_The task_: For the entries below, print exactly the lines between the line holding "Supply High Quality" and the line holding "Young deer (fawns) in a park stock photo", inclusive, and nothing else.

_Stored data_:
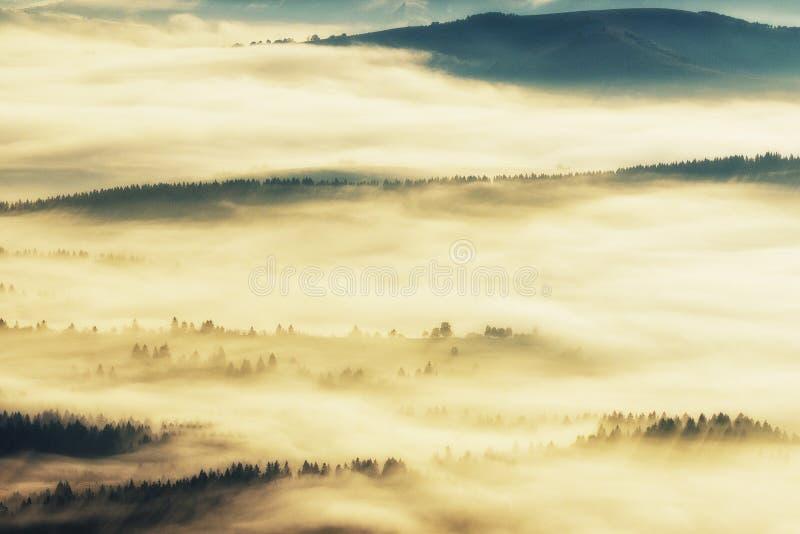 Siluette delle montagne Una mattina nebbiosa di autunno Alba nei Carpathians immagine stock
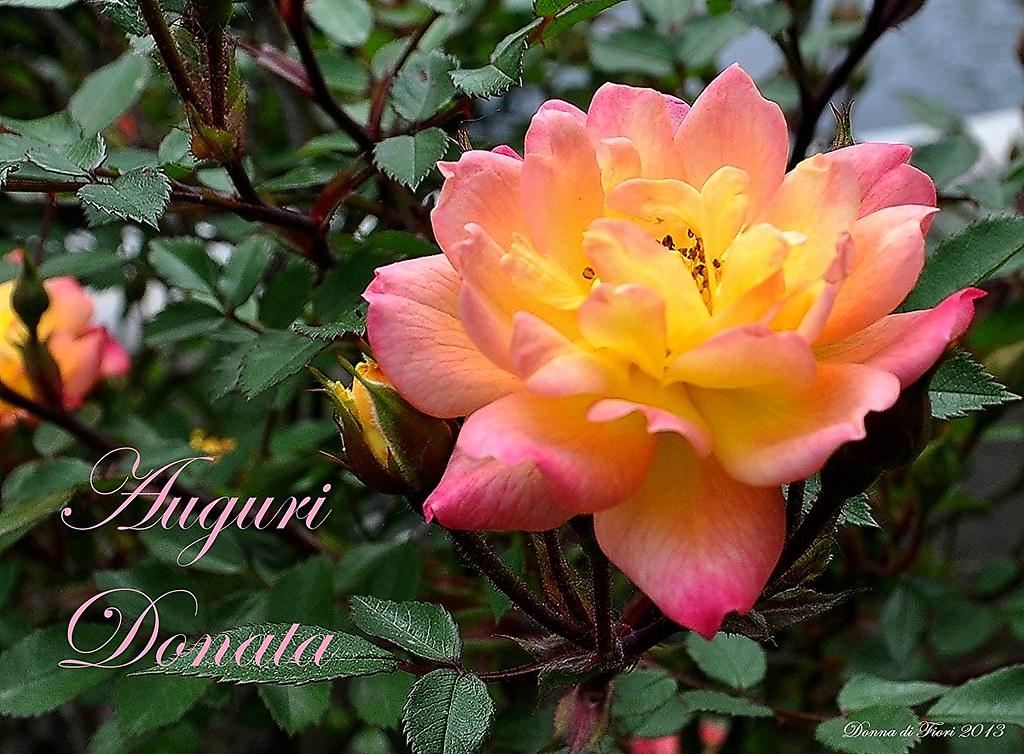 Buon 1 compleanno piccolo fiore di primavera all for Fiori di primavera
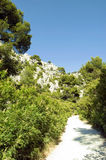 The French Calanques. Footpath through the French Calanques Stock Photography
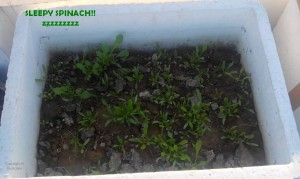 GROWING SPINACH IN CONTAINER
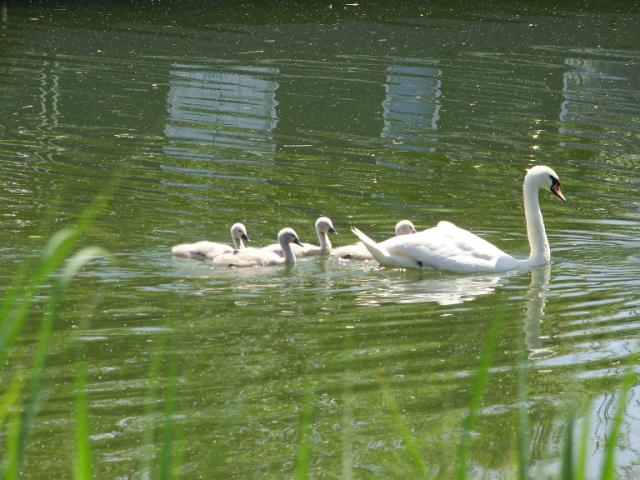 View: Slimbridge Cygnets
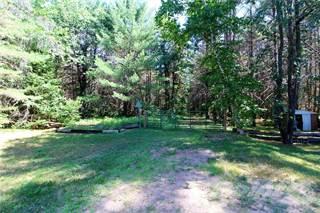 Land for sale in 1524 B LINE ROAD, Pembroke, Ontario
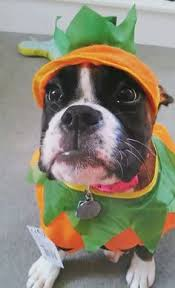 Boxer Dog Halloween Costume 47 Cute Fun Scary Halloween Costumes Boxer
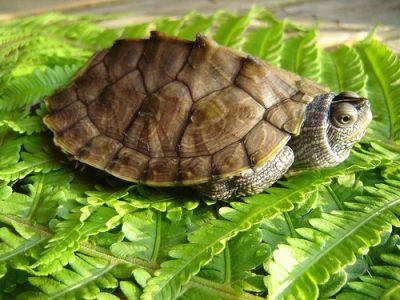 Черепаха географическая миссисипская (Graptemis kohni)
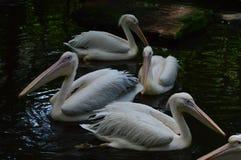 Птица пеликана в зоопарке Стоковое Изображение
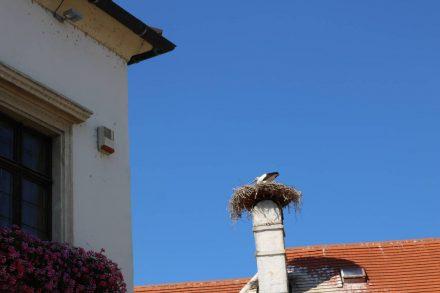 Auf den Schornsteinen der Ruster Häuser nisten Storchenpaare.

==

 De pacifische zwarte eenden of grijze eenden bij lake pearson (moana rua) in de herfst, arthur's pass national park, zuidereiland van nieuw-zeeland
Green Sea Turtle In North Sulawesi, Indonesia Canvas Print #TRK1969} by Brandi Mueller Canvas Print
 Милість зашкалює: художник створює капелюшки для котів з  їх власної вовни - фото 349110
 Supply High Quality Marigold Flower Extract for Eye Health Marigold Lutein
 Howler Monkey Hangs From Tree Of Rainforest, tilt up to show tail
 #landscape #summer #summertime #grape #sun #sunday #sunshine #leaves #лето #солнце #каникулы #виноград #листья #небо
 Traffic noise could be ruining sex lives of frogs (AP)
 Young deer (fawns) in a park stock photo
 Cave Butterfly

_Expected answer_:
 Supply High Quality Marigold Flower Extract for Eye Health Marigold Lutein
 Howler Monkey Hangs From Tree Of Rainforest, tilt up to show tail
 #landscape #summer #summertime #grape #sun #sunday #sunshine #leaves #лето #солнце #каникулы #виноград #листья #небо
 Traffic noise could be ruining sex lives of frogs (AP)
 Young deer (fawns) in a park stock photo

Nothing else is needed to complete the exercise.